**Task:**
The records below need to be printed in full. Keep each one exact.

**Extracted records:**

-*-

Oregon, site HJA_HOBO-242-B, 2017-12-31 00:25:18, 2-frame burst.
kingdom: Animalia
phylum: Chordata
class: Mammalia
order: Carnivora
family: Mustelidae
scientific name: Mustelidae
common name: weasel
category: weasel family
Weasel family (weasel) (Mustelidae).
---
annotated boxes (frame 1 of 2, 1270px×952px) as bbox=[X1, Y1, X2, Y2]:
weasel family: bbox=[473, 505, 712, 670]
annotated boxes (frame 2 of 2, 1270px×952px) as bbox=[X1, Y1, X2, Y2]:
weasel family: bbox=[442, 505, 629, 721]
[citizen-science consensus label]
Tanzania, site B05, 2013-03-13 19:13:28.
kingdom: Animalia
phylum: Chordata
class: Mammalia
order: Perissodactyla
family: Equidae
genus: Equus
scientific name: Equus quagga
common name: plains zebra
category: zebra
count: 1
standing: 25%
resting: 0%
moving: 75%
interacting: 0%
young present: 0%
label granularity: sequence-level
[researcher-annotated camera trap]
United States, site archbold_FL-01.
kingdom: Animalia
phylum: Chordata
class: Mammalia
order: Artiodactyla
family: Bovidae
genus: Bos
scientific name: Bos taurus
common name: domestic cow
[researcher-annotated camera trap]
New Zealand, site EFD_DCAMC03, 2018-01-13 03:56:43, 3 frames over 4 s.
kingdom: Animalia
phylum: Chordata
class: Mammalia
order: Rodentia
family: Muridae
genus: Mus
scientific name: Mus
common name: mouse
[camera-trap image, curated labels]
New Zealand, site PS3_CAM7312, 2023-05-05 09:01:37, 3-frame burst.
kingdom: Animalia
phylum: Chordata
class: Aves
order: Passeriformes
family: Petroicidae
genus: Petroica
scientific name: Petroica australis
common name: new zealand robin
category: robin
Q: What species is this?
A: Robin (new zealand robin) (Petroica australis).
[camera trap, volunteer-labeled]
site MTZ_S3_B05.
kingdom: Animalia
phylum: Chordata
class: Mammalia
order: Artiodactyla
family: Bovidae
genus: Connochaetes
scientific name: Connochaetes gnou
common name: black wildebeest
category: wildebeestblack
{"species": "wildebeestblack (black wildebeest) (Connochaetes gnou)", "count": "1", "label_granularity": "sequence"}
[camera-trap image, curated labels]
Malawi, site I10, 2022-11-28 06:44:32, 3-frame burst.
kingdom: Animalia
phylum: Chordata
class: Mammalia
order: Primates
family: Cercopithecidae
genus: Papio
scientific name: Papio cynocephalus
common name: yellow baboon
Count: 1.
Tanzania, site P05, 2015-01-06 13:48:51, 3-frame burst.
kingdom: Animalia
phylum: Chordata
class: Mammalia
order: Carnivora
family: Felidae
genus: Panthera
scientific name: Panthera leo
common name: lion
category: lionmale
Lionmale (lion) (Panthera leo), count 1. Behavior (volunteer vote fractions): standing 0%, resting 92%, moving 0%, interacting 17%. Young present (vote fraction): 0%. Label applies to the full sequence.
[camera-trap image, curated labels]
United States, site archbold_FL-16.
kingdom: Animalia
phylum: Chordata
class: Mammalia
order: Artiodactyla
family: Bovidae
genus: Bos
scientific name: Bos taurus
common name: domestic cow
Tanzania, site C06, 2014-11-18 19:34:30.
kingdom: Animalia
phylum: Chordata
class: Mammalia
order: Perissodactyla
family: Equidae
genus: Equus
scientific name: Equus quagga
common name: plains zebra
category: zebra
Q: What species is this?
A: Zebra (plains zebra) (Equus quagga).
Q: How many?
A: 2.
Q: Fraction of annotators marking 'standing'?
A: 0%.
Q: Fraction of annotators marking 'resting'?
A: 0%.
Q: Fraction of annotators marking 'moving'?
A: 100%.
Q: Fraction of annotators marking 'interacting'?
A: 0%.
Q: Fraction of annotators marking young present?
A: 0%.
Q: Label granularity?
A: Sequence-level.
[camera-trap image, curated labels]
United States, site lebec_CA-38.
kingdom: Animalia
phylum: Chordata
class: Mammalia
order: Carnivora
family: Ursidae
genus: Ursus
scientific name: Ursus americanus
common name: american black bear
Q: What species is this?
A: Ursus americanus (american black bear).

-*-

**Task answer:**
Oregon, site HJA_HOBO-242-B, 2017-12-31 00:25:18, 2-frame burst.
kingdom: Animalia
phylum: Chordata
class: Mammalia
order: Carnivora
family: Mustelidae
scientific name: Mustelidae
common name: weasel
category: weasel family
Weasel family (weasel) (Mustelidae).
---
annotated boxes (frame 1 of 2, 1270px×952px) as bbox=[X1, Y1, X2, Y2]:
weasel family: bbox=[473, 505, 712, 670]
annotated boxes (frame 2 of 2, 1270px×952px) as bbox=[X1, Y1, X2, Y2]:
weasel family: bbox=[442, 505, 629, 721]
[citizen-science consensus label]
Tanzania, site B05, 2013-03-13 19:13:28.
kingdom: Animalia
phylum: Chordata
class: Mammalia
order: Perissodactyla
family: Equidae
genus: Equus
scientific name: Equus quagga
common name: plains zebra
category: zebra
count: 1
standing: 25%
resting: 0%
moving: 75%
interacting: 0%
young present: 0%
label granularity: sequence-level
[researcher-annotated camera trap]
United States, site archbold_FL-01.
kingdom: Animalia
phylum: Chordata
class: Mammalia
order: Artiodactyla
family: Bovidae
genus: Bos
scientific name: Bos taurus
common name: domestic cow
[researcher-annotated camera trap]
New Zealand, site EFD_DCAMC03, 2018-01-13 03:56:43, 3 frames over 4 s.
kingdom: Animalia
phylum: Chordata
class: Mammalia
order: Rodentia
family: Muridae
genus: Mus
scientific name: Mus
common name: mouse
[camera-trap image, curated labels]
New Zealand, site PS3_CAM7312, 2023-05-05 09:01:37, 3-frame burst.
kingdom: Animalia
phylum: Chordata
class: Aves
order: Passeriformes
family: Petroicidae
genus: Petroica
scientific name: Petroica australis
common name: new zealand robin
category: robin
Q: What species is this?
A: Robin (new zealand robin) (Petroica australis).
[camera trap, volunteer-labeled]
site MTZ_S3_B05.
kingdom: Animalia
phylum: Chordata
class: Mammalia
order: Artiodactyla
family: Bovidae
genus: Connochaetes
scientific name: Connochaetes gnou
common name: black wildebeest
category: wildebeestblack
{"species": "wildebeestblack (black wildebeest) (Connochaetes gnou)", "count": "1", "label_granularity": "sequence"}
[camera-trap image, curated labels]
Malawi, site I10, 2022-11-28 06:44:32, 3-frame burst.
kingdom: Animalia
phylum: Chordata
class: Mammalia
order: Primates
family: Cercopithecidae
genus: Papio
scientific name: Papio cynocephalus
common name: yellow baboon
Count: 1.
Tanzania, site P05, 2015-01-06 13:48:51, 3-frame burst.
kingdom: Animalia
phylum: Chordata
class: Mammalia
order: Carnivora
family: Felidae
genus: Panthera
scientific name: Panthera leo
common name: lion
category: lionmale
Lionmale (lion) (Panthera leo), count 1. Behavior (volunteer vote fractions): standing 0%, resting 92%, moving 0%, interacting 17%. Young present (vote fraction): 0%. Label applies to the full sequence.
[camera-trap image, curated labels]
United States, site archbold_FL-16.
kingdom: Animalia
phylum: Chordata
class: Mammalia
order: Artiodactyla
family: Bovidae
genus: Bos
scientific name: Bos taurus
common name: domestic cow
Tanzania, site C06, 2014-11-18 19:34:30.
kingdom: Animalia
phylum: Chordata
class: Mammalia
order: Perissodactyla
family: Equidae
genus: Equus
scientific name: Equus quagga
common name: plains zebra
category: zebra
Q: What species is this?
A: Zebra (plains zebra) (Equus quagga).
Q: How many?
A: 2.
Q: Fraction of annotators marking 'standing'?
A: 0%.
Q: Fraction of annotators marking 'resting'?
A: 0%.
Q: Fraction of annotators marking 'moving'?
A: 100%.
Q: Fraction of annotators marking 'interacting'?
A: 0%.
Q: Fraction of annotators marking young present?
A: 0%.
Q: Label granularity?
A: Sequence-level.
[camera-trap image, curated labels]
United States, site lebec_CA-38.
kingdom: Animalia
phylum: Chordata
class: Mammalia
order: Carnivora
family: Ursidae
genus: Ursus
scientific name: Ursus americanus
common name: american black bear
Q: What species is this?
A: Ursus americanus (american black bear).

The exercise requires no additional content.